There were 2034 DEGs among the 17,501 genes that were subject to RNAseq as shown by Chi-square test. The dataset had 589 cases, including 406 (68.7%) alive no disease, 65 (11.0%) alive with disease, 35 (5.9%) dead no disease, and 85 (14.4%) dead with disease (Table 1). There were 58 (9.9%) MSI-high CRC. The basic characteristics of these cases are summarized in Table 1.

Table 1 Baseline characteristics of the included colorectal cancer cases by outcome.

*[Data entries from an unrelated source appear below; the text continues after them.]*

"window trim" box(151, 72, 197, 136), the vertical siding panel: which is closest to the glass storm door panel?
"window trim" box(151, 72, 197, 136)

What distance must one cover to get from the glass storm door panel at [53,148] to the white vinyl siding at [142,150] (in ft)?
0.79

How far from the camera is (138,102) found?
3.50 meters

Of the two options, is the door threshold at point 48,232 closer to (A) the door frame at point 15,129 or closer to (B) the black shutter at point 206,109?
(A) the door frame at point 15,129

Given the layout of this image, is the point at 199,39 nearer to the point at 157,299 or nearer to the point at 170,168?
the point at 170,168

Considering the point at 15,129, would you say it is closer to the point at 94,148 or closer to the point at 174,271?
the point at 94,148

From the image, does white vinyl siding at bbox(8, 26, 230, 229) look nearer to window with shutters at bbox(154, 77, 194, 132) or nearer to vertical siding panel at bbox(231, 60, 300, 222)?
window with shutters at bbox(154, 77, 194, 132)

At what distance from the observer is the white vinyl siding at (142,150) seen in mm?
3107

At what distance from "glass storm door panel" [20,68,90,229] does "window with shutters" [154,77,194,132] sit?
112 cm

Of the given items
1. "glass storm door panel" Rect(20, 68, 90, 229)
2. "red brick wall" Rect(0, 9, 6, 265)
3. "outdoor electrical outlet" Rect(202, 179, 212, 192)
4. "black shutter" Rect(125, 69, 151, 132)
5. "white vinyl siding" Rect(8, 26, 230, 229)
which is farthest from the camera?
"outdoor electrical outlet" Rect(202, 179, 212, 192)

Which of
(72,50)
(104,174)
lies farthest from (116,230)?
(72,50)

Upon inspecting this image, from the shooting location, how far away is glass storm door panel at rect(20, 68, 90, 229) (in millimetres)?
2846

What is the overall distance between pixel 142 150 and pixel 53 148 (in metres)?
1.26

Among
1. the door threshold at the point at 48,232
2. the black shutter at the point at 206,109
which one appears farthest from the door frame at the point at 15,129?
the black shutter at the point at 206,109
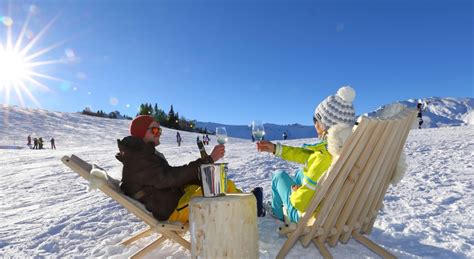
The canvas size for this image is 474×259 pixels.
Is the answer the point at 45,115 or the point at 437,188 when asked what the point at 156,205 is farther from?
the point at 45,115

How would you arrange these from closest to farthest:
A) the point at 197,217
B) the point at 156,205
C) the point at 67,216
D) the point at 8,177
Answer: the point at 197,217 → the point at 156,205 → the point at 67,216 → the point at 8,177

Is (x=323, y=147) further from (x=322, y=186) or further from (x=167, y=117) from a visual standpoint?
(x=167, y=117)

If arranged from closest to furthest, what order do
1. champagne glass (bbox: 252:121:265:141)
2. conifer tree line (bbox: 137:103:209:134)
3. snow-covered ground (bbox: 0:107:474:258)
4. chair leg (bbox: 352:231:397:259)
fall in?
1. chair leg (bbox: 352:231:397:259)
2. snow-covered ground (bbox: 0:107:474:258)
3. champagne glass (bbox: 252:121:265:141)
4. conifer tree line (bbox: 137:103:209:134)

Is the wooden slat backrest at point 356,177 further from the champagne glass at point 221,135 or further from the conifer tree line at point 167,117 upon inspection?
the conifer tree line at point 167,117

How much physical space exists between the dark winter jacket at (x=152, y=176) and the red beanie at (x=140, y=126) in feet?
0.69

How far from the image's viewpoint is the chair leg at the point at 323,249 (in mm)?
2972

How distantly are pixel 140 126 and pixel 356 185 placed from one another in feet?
6.66

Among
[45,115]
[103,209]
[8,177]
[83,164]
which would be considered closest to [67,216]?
[103,209]

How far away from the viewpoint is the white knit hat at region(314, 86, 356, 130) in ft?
10.3

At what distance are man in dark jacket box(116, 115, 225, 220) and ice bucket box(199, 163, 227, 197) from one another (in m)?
0.43

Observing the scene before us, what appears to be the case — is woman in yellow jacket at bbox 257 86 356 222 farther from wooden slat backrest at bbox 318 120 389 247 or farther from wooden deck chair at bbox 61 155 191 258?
wooden deck chair at bbox 61 155 191 258

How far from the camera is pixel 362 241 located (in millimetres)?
3201

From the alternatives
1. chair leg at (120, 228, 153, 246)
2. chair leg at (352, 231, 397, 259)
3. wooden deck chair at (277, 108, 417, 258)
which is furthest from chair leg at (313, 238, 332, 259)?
chair leg at (120, 228, 153, 246)

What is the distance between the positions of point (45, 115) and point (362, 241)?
183 feet
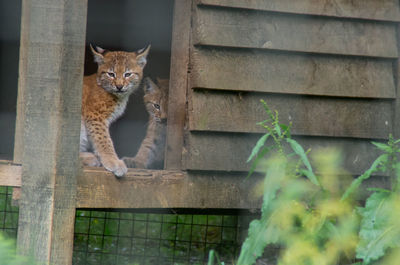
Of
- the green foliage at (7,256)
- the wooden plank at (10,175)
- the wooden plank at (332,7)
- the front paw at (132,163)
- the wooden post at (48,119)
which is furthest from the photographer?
the front paw at (132,163)

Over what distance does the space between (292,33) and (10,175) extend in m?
1.44

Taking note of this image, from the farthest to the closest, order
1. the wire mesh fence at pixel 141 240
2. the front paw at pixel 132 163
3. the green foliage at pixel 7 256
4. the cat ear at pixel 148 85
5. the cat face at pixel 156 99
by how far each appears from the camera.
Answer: the wire mesh fence at pixel 141 240 < the cat ear at pixel 148 85 < the cat face at pixel 156 99 < the front paw at pixel 132 163 < the green foliage at pixel 7 256

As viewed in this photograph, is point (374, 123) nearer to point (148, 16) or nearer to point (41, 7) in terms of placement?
point (41, 7)

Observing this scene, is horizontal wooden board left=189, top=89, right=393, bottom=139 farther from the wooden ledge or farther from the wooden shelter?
the wooden ledge

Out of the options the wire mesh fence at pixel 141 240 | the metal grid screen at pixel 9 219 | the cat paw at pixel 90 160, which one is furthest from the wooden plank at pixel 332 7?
the metal grid screen at pixel 9 219

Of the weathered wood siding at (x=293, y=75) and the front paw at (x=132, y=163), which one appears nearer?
the weathered wood siding at (x=293, y=75)

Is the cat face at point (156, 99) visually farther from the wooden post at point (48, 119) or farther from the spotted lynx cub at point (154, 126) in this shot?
the wooden post at point (48, 119)

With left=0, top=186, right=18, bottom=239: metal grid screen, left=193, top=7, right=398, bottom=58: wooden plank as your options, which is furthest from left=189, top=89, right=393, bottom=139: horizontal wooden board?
left=0, top=186, right=18, bottom=239: metal grid screen

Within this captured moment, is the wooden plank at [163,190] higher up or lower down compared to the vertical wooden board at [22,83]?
lower down

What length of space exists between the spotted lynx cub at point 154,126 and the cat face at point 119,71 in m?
0.11

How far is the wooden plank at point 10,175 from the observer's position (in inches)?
→ 103

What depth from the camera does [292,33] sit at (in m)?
2.95

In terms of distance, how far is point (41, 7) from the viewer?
98.6 inches

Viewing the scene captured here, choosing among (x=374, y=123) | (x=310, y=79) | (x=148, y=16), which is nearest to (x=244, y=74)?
(x=310, y=79)
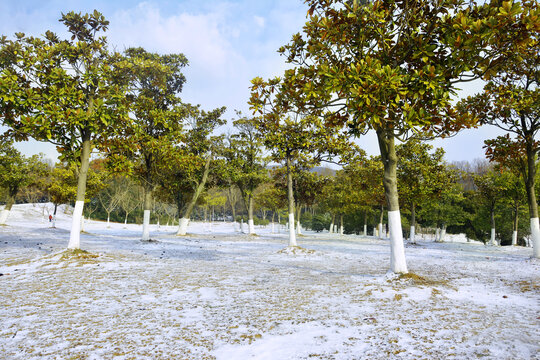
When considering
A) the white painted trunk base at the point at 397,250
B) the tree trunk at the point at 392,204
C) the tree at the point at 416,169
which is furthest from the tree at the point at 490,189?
the white painted trunk base at the point at 397,250

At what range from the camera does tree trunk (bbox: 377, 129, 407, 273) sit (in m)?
7.37

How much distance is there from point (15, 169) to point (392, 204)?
107 ft

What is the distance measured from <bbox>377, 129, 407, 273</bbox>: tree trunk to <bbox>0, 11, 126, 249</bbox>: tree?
373 inches

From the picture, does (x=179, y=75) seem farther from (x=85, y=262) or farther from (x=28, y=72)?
(x=85, y=262)

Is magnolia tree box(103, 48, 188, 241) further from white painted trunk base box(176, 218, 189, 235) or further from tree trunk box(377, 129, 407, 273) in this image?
tree trunk box(377, 129, 407, 273)

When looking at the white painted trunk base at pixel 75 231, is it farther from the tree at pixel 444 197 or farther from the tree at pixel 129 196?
the tree at pixel 129 196

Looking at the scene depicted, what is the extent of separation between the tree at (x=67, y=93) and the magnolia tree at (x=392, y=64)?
7.45 meters

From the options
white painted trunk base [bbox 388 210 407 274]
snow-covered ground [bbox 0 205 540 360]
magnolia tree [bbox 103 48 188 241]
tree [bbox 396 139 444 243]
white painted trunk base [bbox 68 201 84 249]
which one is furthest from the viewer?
tree [bbox 396 139 444 243]

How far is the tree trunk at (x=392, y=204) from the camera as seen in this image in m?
7.37

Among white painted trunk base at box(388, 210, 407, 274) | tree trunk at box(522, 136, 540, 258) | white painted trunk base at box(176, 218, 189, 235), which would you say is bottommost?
white painted trunk base at box(176, 218, 189, 235)

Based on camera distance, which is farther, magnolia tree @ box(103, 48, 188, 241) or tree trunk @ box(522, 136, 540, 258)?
magnolia tree @ box(103, 48, 188, 241)

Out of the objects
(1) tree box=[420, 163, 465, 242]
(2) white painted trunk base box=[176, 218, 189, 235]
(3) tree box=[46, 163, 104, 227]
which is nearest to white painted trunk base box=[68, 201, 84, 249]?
(2) white painted trunk base box=[176, 218, 189, 235]

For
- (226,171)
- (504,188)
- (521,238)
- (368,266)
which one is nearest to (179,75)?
(226,171)

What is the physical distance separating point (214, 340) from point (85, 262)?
25.7ft
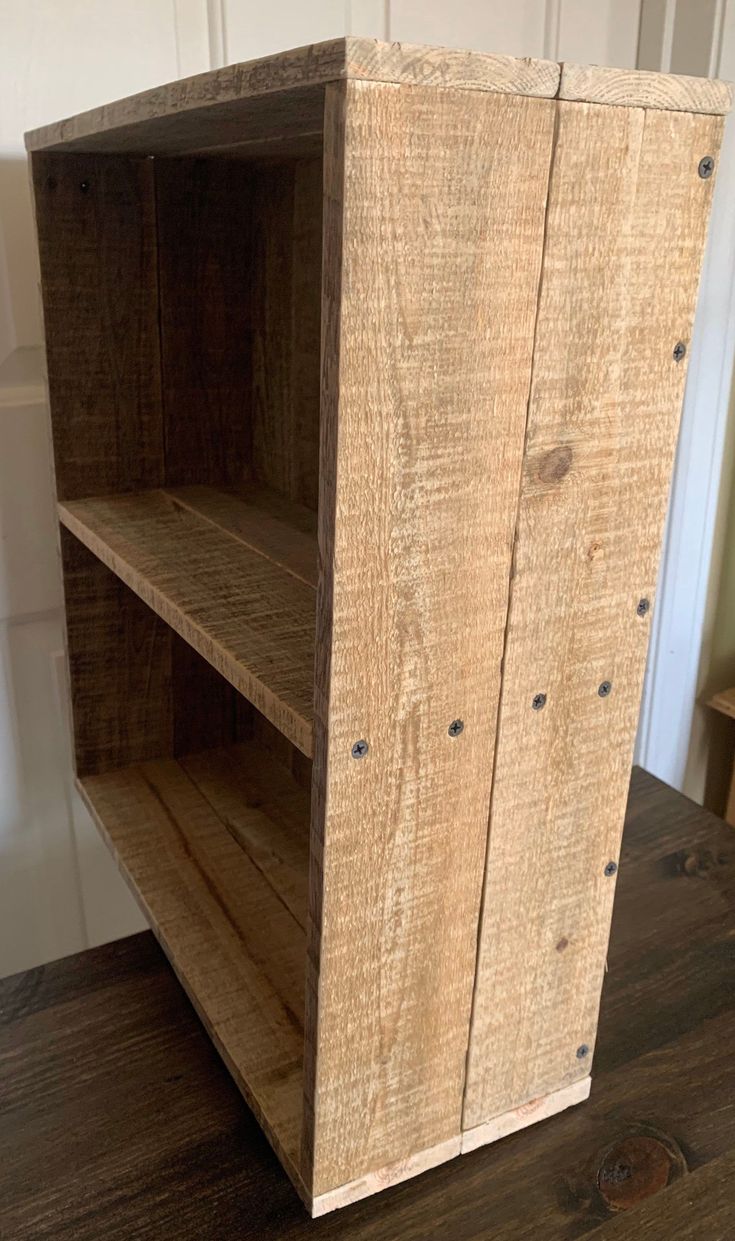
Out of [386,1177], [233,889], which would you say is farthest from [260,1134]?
[233,889]

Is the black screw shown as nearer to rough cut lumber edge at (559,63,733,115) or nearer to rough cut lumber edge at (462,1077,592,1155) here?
rough cut lumber edge at (559,63,733,115)

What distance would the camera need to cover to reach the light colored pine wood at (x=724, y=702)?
1.57 metres

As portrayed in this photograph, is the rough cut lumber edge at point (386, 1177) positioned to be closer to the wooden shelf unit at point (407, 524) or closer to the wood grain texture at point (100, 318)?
the wooden shelf unit at point (407, 524)

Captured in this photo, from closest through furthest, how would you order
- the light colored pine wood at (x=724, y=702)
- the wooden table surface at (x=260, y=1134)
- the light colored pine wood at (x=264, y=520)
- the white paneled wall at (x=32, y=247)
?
the wooden table surface at (x=260, y=1134), the light colored pine wood at (x=264, y=520), the white paneled wall at (x=32, y=247), the light colored pine wood at (x=724, y=702)

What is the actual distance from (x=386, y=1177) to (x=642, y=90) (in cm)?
72

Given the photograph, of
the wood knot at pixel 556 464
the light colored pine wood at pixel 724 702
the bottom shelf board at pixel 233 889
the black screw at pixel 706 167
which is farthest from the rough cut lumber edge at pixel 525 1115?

Genomic alterations of CRC driver genes

Among the 16 most frequently mutated or clinically significant CRC driver genes, APC, TP53 and KRAS were the most frequently seen, namely in 67% (393/589), 53% (312/589), and 38% (221/589) of the tumors, respectively (Supplementary Fig. 1 and Supplementary Table 2). The MSI related genes such as MSH2, MSH6, PMS2, MLH1, and POLE each had a mutation frequency of 3–6%, together accounting for about 8% of all tumors. The frequencies of driver-mutations in KRAS G13D, KRAS Non-G13D, NRAS, BRAF V600E, PKI3A, APC, and TP53 were 9.3% (55/589), 28.2 (166/589), 5.1% (30/589), 8.2% (48/589), 22.9% (155/589), 64.9% (382/589), and 52.6% (310/589), respectively. Interestingly, NTRK1, NTRK2, and NTRK3 driver mutations were seen in only 0.5% (3/589), 0% and 0% of the tumors, despite their 2–5% of overall mutation-frequencies. The most frequent genomic alteration of ERBB2, which is also clinically known as HER2/Neu, was amplification (3.4%, 20/589), including 2.9% (17/589) with amplification only and 0.5% (3/589) with amplification and mutation(s).

Tuning RF models

The RF model was tuned to find the best parameters to reach the highest possible accuracy. Through tuning, we found that the accuracy of the model can reach 69 or 70% when the parameters n_estimator, min_sample_splits, and n_jobs were not too few (i.e., n_estimator > 15, min_sample_splits > 2, n_jobs > 1), and the effect of min_samples_leaf to be less prominent when tuning (Fig. 2A, B).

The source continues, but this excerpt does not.